The extension of democratic freedoms raises human aspirations. It encourages individuals to take active initiative for their own advancement. It facilitates freer and wider social interactions. It releases greater social energy. It vastly increases the dissemination of information and the multiplication of new organizations. N. Jayashree traced the historical relationship between freedom and economic development in Europe. “The decline of feudalism, the Renaissance, Reformation, Enlightenment, commercial and democratic revolutions that transformed Western Europe between the 15th and 17th Centuries are rightly viewed as various expressions of a single social movement that liberated the individual citizen intellectually, religiously, politically and economically from blind submission to the social collective. These movements resulted in a tremendous outburst of human energy and creativity that have culminated in the great technological and economic accomplishments of the past two hundred years. The common seed of all these movements is the rising value of the individual human being.”

As the transition from monarchy to democracy was a catalyst for rapid economic advancement of Western countries over the past three centuries, the spread of democratic institutions in recent decades opens up greater possibilities for global expansion. Following World War II a democratic revolution swept the world breaking down colonial empires and liberating more than one billion people from foreign domination. It gained further momentum after 1980, spreading through Latin America, Eastern Europe and, most recently, Africa, freeing another half billion people from repressive, authoritarian regimes. As peace provides a secure external environment for international development, democracy provides a stable and conducive environment within countries for more rapid social progress.

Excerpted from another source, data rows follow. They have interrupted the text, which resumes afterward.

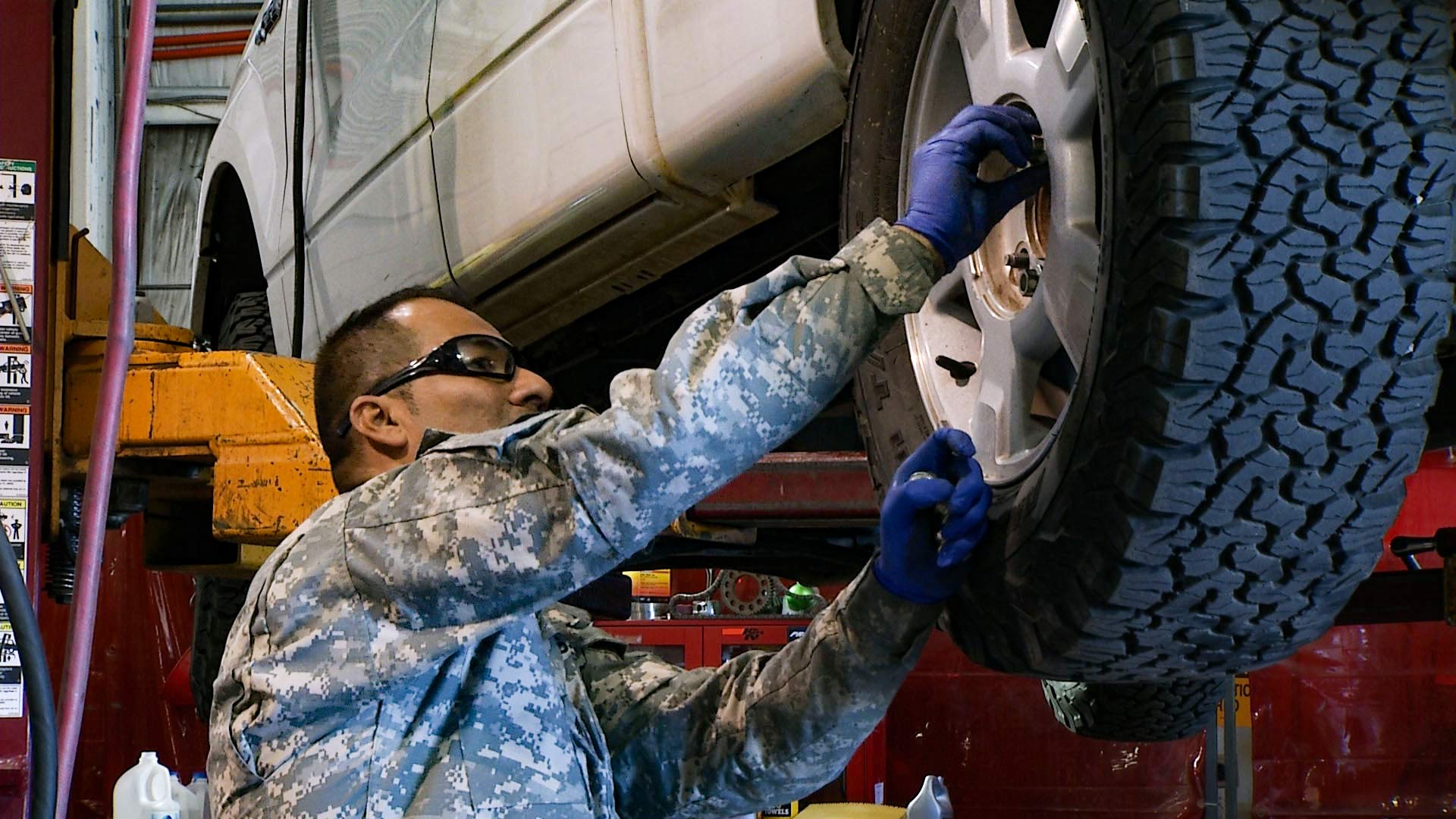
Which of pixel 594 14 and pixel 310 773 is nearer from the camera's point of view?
pixel 310 773

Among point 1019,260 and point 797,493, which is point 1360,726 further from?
point 1019,260

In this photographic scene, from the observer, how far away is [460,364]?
5.58ft

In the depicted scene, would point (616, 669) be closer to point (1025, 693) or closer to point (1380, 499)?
point (1380, 499)

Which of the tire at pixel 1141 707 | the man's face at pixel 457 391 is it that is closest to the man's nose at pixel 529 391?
the man's face at pixel 457 391

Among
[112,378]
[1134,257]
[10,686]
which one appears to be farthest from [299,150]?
[1134,257]

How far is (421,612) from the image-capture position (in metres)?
1.41

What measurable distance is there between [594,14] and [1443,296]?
133 cm

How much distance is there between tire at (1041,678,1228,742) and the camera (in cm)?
232

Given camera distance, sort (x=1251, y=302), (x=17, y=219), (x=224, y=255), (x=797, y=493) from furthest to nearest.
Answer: (x=224, y=255)
(x=797, y=493)
(x=17, y=219)
(x=1251, y=302)

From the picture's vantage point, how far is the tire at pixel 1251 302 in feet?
3.51

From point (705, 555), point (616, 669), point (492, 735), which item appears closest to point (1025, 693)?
point (705, 555)

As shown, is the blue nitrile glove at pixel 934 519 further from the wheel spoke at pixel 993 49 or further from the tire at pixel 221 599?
the tire at pixel 221 599

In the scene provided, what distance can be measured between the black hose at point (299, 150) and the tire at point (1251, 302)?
2.38 meters

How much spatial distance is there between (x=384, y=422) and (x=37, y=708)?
52 centimetres
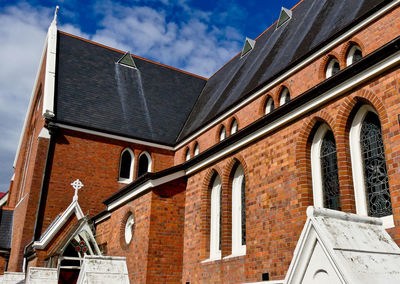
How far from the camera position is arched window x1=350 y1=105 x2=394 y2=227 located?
25.4 feet

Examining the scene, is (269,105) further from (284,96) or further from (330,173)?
(330,173)

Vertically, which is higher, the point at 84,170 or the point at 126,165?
the point at 126,165

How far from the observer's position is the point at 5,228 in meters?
20.5

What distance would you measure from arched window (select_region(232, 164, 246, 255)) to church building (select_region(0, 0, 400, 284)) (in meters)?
0.04

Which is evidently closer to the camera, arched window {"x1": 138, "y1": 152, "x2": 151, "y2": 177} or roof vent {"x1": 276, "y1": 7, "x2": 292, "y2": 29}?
roof vent {"x1": 276, "y1": 7, "x2": 292, "y2": 29}

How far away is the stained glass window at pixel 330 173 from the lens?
347 inches

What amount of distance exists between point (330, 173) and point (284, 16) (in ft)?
38.6

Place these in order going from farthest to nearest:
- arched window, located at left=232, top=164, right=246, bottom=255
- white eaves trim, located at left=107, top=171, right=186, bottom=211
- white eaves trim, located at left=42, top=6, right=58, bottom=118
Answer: white eaves trim, located at left=42, top=6, right=58, bottom=118
white eaves trim, located at left=107, top=171, right=186, bottom=211
arched window, located at left=232, top=164, right=246, bottom=255

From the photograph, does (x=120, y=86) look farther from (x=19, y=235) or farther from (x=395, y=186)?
(x=395, y=186)

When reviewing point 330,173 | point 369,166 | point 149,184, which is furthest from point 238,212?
point 369,166

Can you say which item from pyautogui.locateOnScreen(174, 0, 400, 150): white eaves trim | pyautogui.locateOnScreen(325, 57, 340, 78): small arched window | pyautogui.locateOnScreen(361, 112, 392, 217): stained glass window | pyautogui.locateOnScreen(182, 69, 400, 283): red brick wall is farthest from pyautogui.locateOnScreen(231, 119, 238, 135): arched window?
pyautogui.locateOnScreen(361, 112, 392, 217): stained glass window

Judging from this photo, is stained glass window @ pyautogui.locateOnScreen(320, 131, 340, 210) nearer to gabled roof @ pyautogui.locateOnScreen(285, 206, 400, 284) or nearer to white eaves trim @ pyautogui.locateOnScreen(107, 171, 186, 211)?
gabled roof @ pyautogui.locateOnScreen(285, 206, 400, 284)

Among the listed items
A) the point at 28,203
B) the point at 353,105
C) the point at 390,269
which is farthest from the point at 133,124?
the point at 390,269

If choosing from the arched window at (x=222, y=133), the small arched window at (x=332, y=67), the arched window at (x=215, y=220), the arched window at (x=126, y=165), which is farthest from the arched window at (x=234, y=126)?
the arched window at (x=126, y=165)
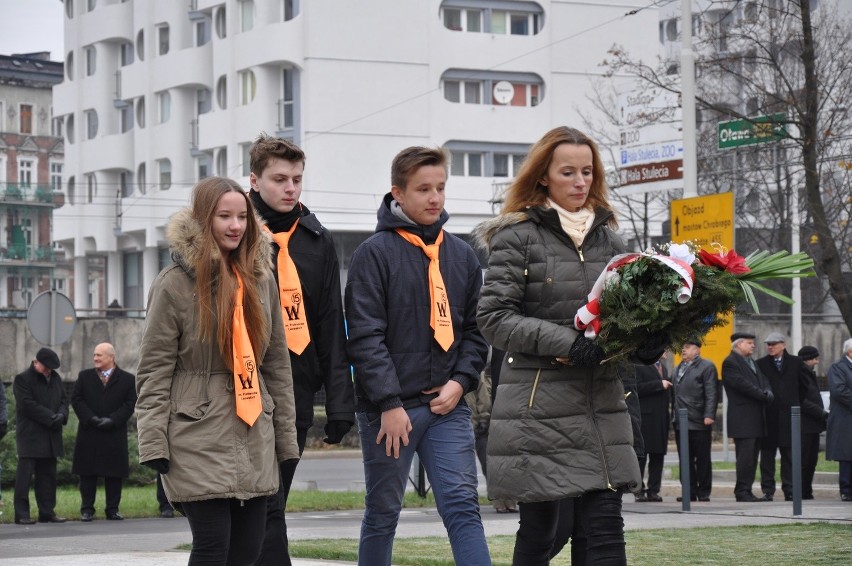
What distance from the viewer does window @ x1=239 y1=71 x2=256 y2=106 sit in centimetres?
6569

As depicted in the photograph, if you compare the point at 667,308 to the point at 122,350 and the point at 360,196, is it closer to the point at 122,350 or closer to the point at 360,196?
the point at 122,350

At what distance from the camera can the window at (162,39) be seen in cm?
7225

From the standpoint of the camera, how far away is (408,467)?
7.19 metres

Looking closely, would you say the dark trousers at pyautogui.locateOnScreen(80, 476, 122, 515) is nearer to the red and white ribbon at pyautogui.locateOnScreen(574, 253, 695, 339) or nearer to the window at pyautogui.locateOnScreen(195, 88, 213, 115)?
the red and white ribbon at pyautogui.locateOnScreen(574, 253, 695, 339)

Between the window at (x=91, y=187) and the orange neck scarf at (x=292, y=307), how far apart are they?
234 feet

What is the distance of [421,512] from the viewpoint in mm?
16953

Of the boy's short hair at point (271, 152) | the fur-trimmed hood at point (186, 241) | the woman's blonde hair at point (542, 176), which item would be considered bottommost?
the fur-trimmed hood at point (186, 241)

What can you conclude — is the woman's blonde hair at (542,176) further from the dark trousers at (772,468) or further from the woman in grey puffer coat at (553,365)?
the dark trousers at (772,468)

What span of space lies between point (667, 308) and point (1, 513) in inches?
519

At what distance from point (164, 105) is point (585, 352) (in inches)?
2667

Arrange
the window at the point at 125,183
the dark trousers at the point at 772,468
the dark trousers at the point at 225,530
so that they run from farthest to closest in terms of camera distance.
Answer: the window at the point at 125,183, the dark trousers at the point at 772,468, the dark trousers at the point at 225,530

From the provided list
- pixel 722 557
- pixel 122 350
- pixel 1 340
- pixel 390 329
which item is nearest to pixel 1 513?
pixel 722 557

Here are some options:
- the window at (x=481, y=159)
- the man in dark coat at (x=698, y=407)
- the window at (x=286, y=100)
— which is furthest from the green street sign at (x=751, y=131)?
the window at (x=481, y=159)

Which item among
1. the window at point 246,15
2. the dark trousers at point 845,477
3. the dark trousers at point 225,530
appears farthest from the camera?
the window at point 246,15
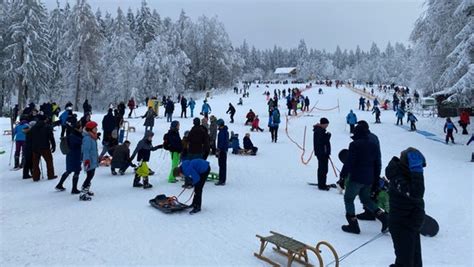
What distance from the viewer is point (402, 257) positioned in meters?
5.08

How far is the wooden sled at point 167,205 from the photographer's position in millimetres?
8562

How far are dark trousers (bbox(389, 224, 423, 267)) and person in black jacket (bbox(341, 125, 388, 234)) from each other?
213 cm

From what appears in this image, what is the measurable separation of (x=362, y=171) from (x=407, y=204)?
230 centimetres

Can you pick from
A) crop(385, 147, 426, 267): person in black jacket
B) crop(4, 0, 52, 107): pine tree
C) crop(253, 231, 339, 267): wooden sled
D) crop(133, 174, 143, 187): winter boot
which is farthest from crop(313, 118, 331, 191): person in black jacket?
crop(4, 0, 52, 107): pine tree

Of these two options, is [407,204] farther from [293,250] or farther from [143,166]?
[143,166]

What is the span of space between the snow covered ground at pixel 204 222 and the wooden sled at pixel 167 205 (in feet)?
0.52

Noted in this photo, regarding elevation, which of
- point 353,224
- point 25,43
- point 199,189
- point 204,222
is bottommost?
point 204,222

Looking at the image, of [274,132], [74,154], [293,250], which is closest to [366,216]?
[293,250]

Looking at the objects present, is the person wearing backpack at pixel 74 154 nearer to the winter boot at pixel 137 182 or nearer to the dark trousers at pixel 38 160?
the winter boot at pixel 137 182

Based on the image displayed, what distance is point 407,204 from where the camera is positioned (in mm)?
4918

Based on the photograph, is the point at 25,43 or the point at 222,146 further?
the point at 25,43

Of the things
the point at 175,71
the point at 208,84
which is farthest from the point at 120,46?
the point at 208,84

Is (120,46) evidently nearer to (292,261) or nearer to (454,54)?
(454,54)

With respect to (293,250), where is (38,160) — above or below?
above
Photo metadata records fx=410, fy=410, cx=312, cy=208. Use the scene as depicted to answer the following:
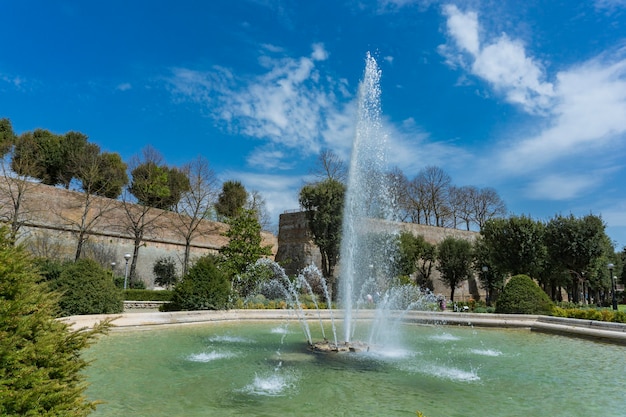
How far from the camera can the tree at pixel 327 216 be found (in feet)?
90.1

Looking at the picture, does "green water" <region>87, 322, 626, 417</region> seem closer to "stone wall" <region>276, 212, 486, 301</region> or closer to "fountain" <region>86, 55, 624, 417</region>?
"fountain" <region>86, 55, 624, 417</region>

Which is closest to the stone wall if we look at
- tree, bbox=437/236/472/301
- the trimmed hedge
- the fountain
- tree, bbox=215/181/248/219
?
tree, bbox=437/236/472/301

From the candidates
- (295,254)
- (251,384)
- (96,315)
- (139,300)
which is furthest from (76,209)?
(251,384)

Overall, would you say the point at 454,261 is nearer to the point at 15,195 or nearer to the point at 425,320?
the point at 425,320

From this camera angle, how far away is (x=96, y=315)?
1064 cm

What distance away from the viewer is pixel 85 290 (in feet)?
36.6

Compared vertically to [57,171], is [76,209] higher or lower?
lower

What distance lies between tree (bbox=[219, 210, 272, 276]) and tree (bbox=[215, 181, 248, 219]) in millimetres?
18196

The American experience has amply demonstrated that the establishment of nominally democratic political and legal institutions is not necessarily synonymous with widespread human freedom for all citizens. It has taken more than two hundred years to extend full and effective rights to some sections of the US population and that task is still underway. In many countries democratic institutions remain in an early stage of development. As they mature, the growth of political freedom will make possible the emergence of political individuals who exercise freedom of choice with regard to issues of governance. That freedom encourages the free movement of ideas, social experimentation, and pioneering individual initiatives that are driving forces for development. The progressive extension of full and effective rights to people around the globe is an irresistible movement that promises to accelerate in coming years and usher in a much more truly democratic revolution than that which has released and stirred so much change in the recent past.

Education

In his opening remarks, World Academy President Harlan Cleveland placed greatest emphasis on education and information as the catalysts for all the factors that have spurred development during the last five decades and are fueling the globalization process. “The globalization trend is more than any other factor a product of the spread of knowledge.” He cited the example of South Korea, which initiated an intensive program of primary and secondary education in the early 1950s. “They did this without resources in the usual sense of that word. A whole generation got educated and the result has been spectacular. In less than 50 years South Korea joined the exclusive club of wealthy OECD nations.” Such remarkable accomplishments are driven by human aspirations, rather than external factors; by the inner choice of society, rather than external circumstances.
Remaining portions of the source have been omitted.